▸ **ACTIVITIES**
a) Please retype the passage from the Hyperscan performance text starting at "Library usage¶" and ending at "at a time).".
b) Summarize the Hyperscan performance text in two sentences.

▸ **PASSAGE TO READ**
Performance Considerations¶
Hyperscan supports a wide range of patterns in all three scanning modes. It is capable of extremely high levels of performance, but certain patterns can reduce performance markedly.
The following guidelines will help construct patterns and pattern sets that will perform better:
Regular expression constructs¶
Tip
Do not hand-optimize regular expression constructs.
Quite a large number of regular expressions can be written in multiple ways.
For example, caseless matching of /abc/
can be written as:
/[Aa][Bb][Cc]/
/(A|a)(B|b)(C|c)/
/(?i)abc(?-i)/
/abc/i
Hyperscan is capable of handling all these constructs. Unless there is a specific reason otherwise, do not rewrite patterns from one form to another.
As another example, matching of /foo(bar|baz)(frotz)?/
can be
equivalently written as:
/foobarfrotz|foobazfrotz|foobar|foobaz/
This change will not improve performance or reduce overheads.
Library usage¶
Tip
Do not hand-optimize library usage.
The Hyperscan library is capable of dealing with small writes, unusually large and small pattern sets, etc. Unless there is a specific performance problem with some usage of the library, it is best to use Hyperscan in a simple and direct fashion. For example, it is unlikely for there to be much benefit in buffering input to the library into larger blocks unless streaming writes are tiny (say, 1-2 bytes at a time).
Unlike many other pattern matching products, Hyperscan will run faster with small numbers of patterns and slower with large numbers of patterns in a smooth fashion (as opposed to, typically, running at a moderate speed up to some fixed limit then either breaking or running half as fast).

▸ **RECORDS SUPPLIED**
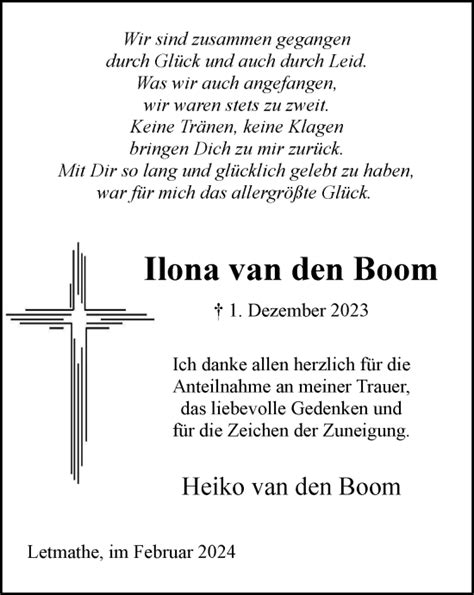 Wir sind zusammen gegangen
durch Glück und auch durch Leid.
Was wir auch angefangen,
wir waren stets zu zweit.
Keine Tränen, keine Klagen
bringen Dich zu mir zurück.
Mit Dir so lang und glücklich gelebt zu haben,
war für mich das allergrößte Glück.

Ilona van den Boom

† 1. Dezember 2023

Ich danke allen herzlich für die Anteilnahme an meiner Trauer, das liebevolle Gedenken und für die Zeichen der Zuneigung.

Heiko van den Boom

Letmathe, im Februar 2024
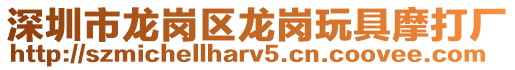 深圳市龙岗区龙岗玩具摩打厂
http://szmichellharv5.cn.coovee.com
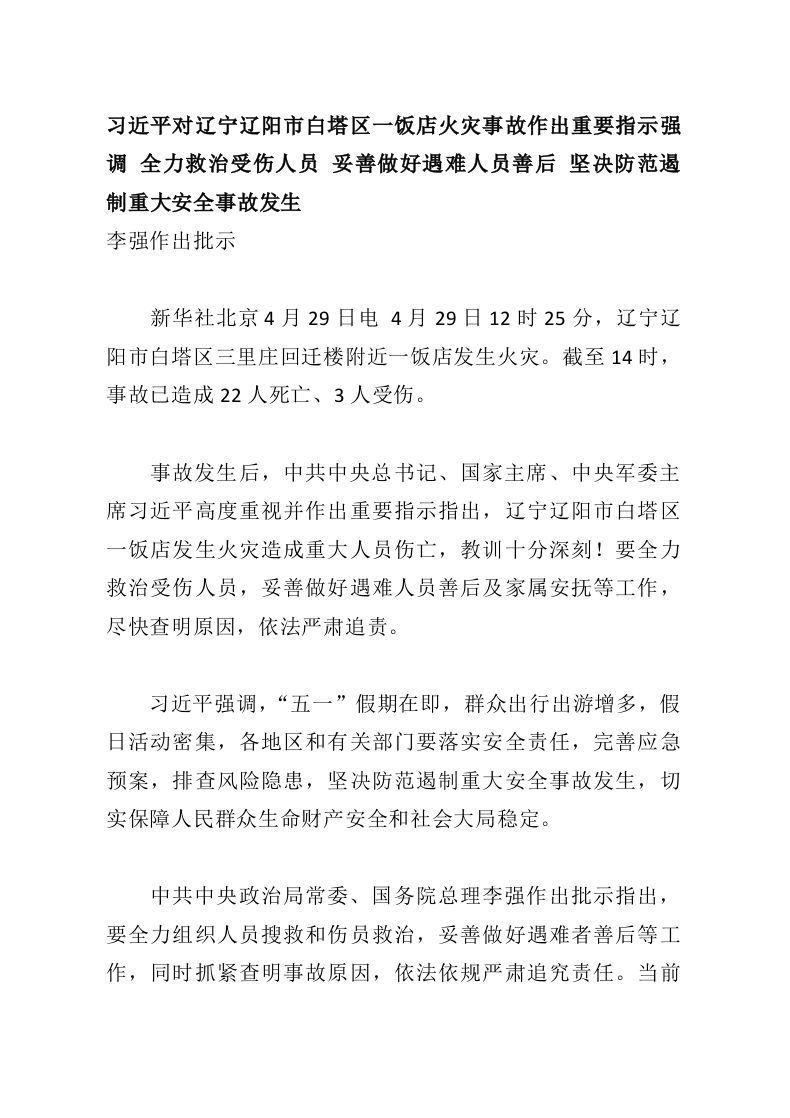 习近平对辽宁辽阳市白塔区一饭店火灾事故作出重要指示强调 全力救治受伤人员 妥善做好遇难人员善后 坚决防范遏制重大安全事故发生
李强作出批示

新华社北京 4 月 29 日电 4 月 29 日 12 时 25 分，辽宁辽阳市白塔区三里庄回迁楼附近一饭店发生火灾。截至 14 时，事故已造成 22 人死亡、3 人受伤。

事故发生后，中共中央总书记、国家主席、中央军委主席习近平高度重视并作出重要指示指出，辽宁辽阳市白塔区一饭店发生火灾造成重大人员伤亡，教训十分深刻！要全力救治受伤人员，妥善做好遇难人员善后及家属安抚等工作，尽快查明原因，依法严肃追责。

习近平强调，“五一”假期在即，群众出行出游增多，假日活动密集，各地区和有关部门要落实安全责任，完善应急预案，排查风险隐患，坚决防范遏制重大安全事故发生，切实保障人民群众生命财产安全和社会大局稳定。

中共中央政治局常委、国务院总理李强作出批示指出，要全力组织人员搜救和伤员救治，妥善做好遇难者善后等工作，同时抓紧查明事故原因，依法依规严肃追究责任。当前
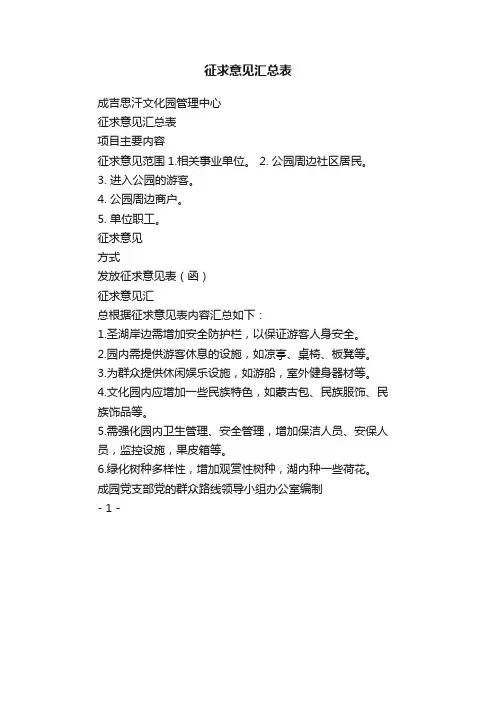 征求意见汇总表

成吉思汗文化园管理中心
征求意见汇总表
项目主要内容
征求意见范围 1.相关事业单位。 2. 公园周边社区居民。
3. 进入公园的游客。
4. 公园周边商户。
5. 单位职工。
征求意见
方式
发放征求意见表（函）
征求意见汇
总根据征求意见表内容汇总如下：
1.圣湖岸边需增加安全防护栏，以保证游客人身安全。
2.园内需提供游客休息的设施，如凉亭、桌椅、板凳等。
3.为群众提供休闲娱乐设施，如游船，室外健身器材等。
4.文化园内应增加一些民族特色，如蒙古包、民族服饰、民族饰品等。
5.需强化园内卫生管理、安全管理，增加保洁人员、安保人员，监控设施，果皮箱等。
6.绿化树种多样性，增加观赏性树种，湖内种一些荷花。
成园党支部党的群众路线领导小组办公室编制
- 1 -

▸ **RESPONSES BY TASK**
a)
Library usage¶
Tip
Do not hand-optimize library usage.
The Hyperscan library is capable of dealing with small writes, unusually large and small pattern sets, etc. Unless there is a specific performance problem with some usage of the library, it is best to use Hyperscan in a simple and direct fashion. For example, it is unlikely for there to be much benefit in buffering input to the library into larger blocks unless streaming writes are tiny (say, 1-2 bytes at a time).

b) Hyperscan performs very well across a wide range of patterns, although certain patterns can reduce its performance markedly. It advises against hand-optimizing either regular expression constructs or library usage, since it handles equivalent pattern forms and varied usage well, and its speed declines smoothly as the number of patterns grows instead of hitting a fixed limit.